Shifting to remote learning for the CTE Department still has its drawbacks. Students have struggled with remote learning’s distance. 

“The hardest part is not being able to actually work with the machines,” Conklin said. “A lot of working with those machines is muscle memory and learning where everything is on them. Not being able to see them and work with them, especially since we were working with new machines this term that we hadn’t practiced on yet.” 

COVID-19’s closures have affected CTE students on a larger scale as well. The closures have not only affected Chemeketa’s teaching style but also businesses. It has caused some students to lose their jobs. 

Kellogg attributes the job loss to the Health Science Department’s small decrease in enrollment. 

“Though my numbers have not decreased hugely, it’s the whole fact that even one student can’t continue their education because they’ve lost their job due to this [closure] is pretty devastating,” she said.  

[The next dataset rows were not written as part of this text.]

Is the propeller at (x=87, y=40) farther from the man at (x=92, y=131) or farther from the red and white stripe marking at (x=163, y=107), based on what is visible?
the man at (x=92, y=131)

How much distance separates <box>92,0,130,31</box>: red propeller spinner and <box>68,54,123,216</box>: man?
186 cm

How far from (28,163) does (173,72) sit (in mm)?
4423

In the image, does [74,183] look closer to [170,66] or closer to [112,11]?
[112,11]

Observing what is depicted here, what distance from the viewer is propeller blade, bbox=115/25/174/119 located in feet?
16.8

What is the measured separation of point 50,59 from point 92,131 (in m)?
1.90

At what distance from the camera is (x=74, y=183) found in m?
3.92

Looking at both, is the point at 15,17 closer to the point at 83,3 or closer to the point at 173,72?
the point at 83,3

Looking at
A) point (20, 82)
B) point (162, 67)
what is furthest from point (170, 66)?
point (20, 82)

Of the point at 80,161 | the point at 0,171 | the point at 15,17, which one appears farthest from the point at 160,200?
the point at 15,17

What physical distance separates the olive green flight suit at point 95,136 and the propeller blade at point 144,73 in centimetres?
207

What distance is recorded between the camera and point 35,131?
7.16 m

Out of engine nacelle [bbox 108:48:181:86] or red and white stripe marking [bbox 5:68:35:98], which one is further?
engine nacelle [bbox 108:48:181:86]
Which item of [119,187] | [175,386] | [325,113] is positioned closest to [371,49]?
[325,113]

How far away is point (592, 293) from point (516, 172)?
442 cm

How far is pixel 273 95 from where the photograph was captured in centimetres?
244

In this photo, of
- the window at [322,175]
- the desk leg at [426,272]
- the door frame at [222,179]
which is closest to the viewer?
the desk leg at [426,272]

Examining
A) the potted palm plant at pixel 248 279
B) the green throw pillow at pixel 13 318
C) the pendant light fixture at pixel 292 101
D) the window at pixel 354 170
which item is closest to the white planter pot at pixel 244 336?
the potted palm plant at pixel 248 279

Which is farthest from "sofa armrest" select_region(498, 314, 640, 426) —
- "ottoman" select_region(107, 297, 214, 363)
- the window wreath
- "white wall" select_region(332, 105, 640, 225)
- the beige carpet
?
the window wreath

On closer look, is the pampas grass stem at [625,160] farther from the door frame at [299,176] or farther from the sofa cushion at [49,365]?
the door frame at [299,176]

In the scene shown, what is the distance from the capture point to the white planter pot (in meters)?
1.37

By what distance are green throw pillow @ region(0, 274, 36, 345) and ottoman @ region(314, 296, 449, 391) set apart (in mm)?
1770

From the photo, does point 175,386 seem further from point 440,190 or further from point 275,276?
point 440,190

Kellogg hopes that the CARES Act will allow students to remain in the Health Science Department’s programs. The CARES Act has provided money for students who lost their jobs during this time so they can continue schooling. 

Overall, CTE students and deans have anticipated to return conducting classes in-person. Chemeketa is facing uncertainty regarding when this can happen. However, there are some prospective dates for businesses to re-open. Kellog said, “Dental offices can open up on May 1.” She hoped students would be able to work at dental offices two weeks after. 

Cheyne said, “[There will be] no face-to-face or on-campus labs until after June 13. Possibly. It’s still possible. But we know June 14 is firm.” 

Chemeketa will not be hosting any on-campus activities until after June 13 or 14.